Saturday, January 19, 2008

A Poisoned Chalice

In today's Guardian Bookseller column Joel Rickett muses about the loss of Arts Council funding to translation specialists Arcadia and Dedalus:
...their plight underlines the dangers of factoring public subsidy into your business model; sooner or later, political priorities change and you'll be left stranded.
Well, it's true, public funding has always been a bit of a poisoned chalice in that way (and sometimes offered with a cavalier hand): we always had the most generous Arts Council grant for the short story mag metropolitan, but I'll never forget how depressed, and threatened, I felt the day the Literature Panel wrote to discourage us from publishing so many of 'that length' of story - and utterly puzzled (as the Bush Theatre has been on this occasion), since the stories we published varied in length from 1,000 to 12,000!

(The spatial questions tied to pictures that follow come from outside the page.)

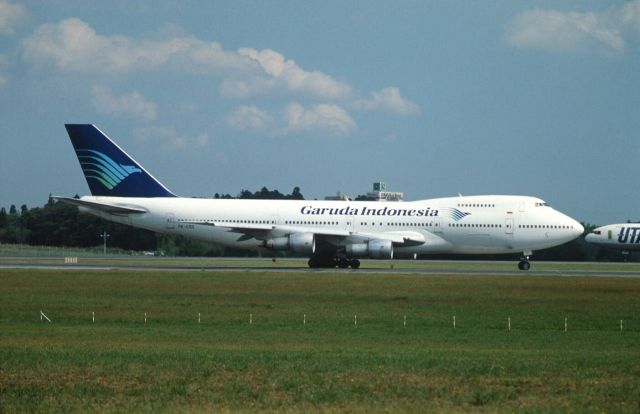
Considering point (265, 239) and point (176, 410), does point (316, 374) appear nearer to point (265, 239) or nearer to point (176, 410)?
point (176, 410)

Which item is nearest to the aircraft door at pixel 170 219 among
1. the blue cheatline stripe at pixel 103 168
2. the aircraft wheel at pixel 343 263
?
the blue cheatline stripe at pixel 103 168

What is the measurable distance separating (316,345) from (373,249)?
34.8 metres

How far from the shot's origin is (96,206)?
210ft

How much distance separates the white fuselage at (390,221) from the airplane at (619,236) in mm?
35669

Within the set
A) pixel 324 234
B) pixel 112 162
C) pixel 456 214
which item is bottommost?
pixel 324 234

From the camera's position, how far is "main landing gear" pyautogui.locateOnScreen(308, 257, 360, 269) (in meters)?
63.9

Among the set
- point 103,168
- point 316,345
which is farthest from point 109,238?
point 316,345

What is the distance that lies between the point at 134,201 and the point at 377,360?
46147 millimetres

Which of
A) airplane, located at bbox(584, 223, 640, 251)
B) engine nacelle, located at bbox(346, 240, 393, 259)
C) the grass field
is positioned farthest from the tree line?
the grass field

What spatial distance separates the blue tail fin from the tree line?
29736 mm

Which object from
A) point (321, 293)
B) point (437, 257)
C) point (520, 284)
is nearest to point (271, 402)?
point (321, 293)

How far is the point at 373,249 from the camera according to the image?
60.4m

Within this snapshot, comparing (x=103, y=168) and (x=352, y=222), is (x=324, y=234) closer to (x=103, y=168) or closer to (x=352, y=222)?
(x=352, y=222)

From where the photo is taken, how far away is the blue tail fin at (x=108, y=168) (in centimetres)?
6675
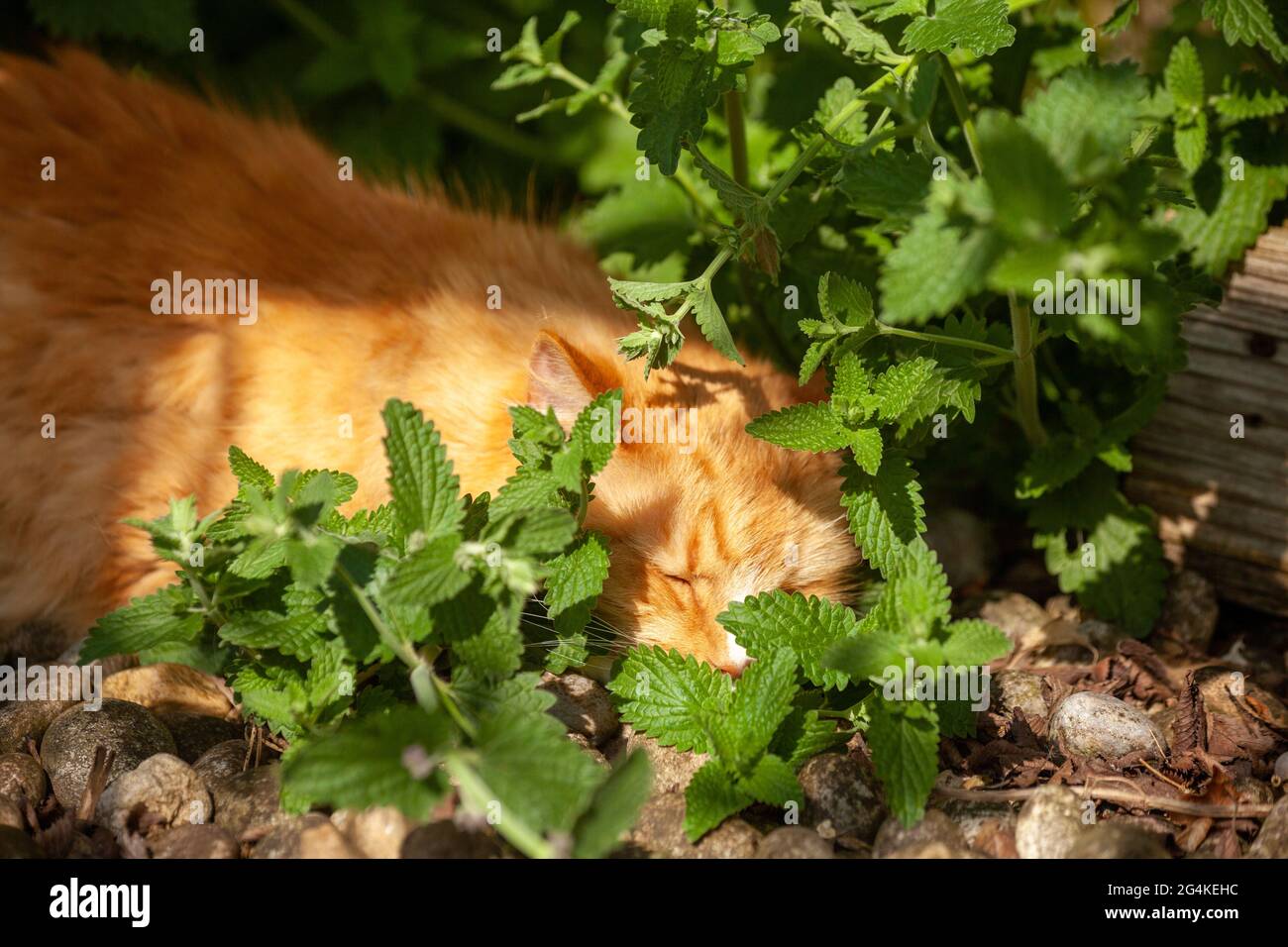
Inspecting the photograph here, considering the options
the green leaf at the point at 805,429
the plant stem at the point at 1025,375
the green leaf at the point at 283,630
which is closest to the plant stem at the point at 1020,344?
the plant stem at the point at 1025,375

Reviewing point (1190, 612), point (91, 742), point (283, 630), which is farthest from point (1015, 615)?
point (91, 742)

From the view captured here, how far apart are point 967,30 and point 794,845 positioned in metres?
1.31

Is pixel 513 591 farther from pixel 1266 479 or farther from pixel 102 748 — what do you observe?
pixel 1266 479

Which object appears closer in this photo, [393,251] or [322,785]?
[322,785]

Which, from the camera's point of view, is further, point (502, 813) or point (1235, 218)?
point (1235, 218)

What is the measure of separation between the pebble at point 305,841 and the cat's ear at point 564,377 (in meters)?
0.76

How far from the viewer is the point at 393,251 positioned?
2.51 meters

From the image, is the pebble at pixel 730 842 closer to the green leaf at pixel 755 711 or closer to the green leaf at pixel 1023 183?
the green leaf at pixel 755 711

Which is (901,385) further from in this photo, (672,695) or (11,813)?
(11,813)

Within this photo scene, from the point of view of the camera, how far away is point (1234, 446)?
2.54 m

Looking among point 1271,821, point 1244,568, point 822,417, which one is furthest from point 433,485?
point 1244,568

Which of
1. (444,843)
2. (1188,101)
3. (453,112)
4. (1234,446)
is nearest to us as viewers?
(444,843)

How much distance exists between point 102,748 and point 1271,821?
191cm

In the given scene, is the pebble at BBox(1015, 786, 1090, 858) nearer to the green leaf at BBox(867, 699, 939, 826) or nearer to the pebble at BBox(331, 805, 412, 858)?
the green leaf at BBox(867, 699, 939, 826)
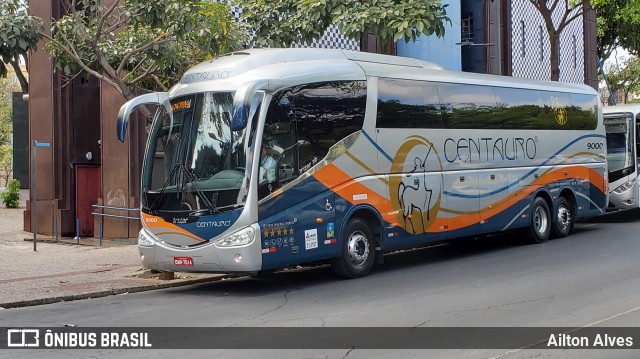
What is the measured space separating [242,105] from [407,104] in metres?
4.88

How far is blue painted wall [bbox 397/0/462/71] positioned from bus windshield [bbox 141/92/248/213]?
14.9m

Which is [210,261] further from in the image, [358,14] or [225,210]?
[358,14]

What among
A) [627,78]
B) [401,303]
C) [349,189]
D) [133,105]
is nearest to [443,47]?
[349,189]

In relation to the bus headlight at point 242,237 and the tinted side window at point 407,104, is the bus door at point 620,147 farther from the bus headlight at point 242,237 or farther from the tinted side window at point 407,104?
the bus headlight at point 242,237

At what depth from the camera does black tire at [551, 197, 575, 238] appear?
1988 centimetres

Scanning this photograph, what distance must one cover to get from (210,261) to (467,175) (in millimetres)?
6525

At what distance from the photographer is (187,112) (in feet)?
42.2

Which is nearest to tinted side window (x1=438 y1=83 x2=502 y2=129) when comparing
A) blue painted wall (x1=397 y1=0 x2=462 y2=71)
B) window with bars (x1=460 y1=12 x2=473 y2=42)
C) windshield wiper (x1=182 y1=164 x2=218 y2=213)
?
windshield wiper (x1=182 y1=164 x2=218 y2=213)

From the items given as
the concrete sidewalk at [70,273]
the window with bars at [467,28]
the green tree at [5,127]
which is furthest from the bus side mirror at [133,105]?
the green tree at [5,127]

But there has to be a place for public funding in a climate of rampant commercialisation, and I feel as dismayed and confounded as anyone about the loss to Arcadia and Dedalus and theatres such as The Bush. However, as Rickett goes on:
A cannier approach is to win a one-off lump sum that will enable you to become self-sustaining. The feisty poetry specialist Salt Publishing, which convinced the Arts Council to invest £185,000 in its website and direct sales operation, is now on the road to profitability.
Well, I cheer this sentiment (not least because I've been sprinkled with Salt myself): as I've always said, you can sell anything if you find the right marketing strategy. This week Salt has been shortlisted for the Nielsen Innovation of the Year Award (a category of the UK's annual Independent Publishing Awards, 2008) for bucking the trend by increasing its sales via 'online marketing, partnerships and brand development'.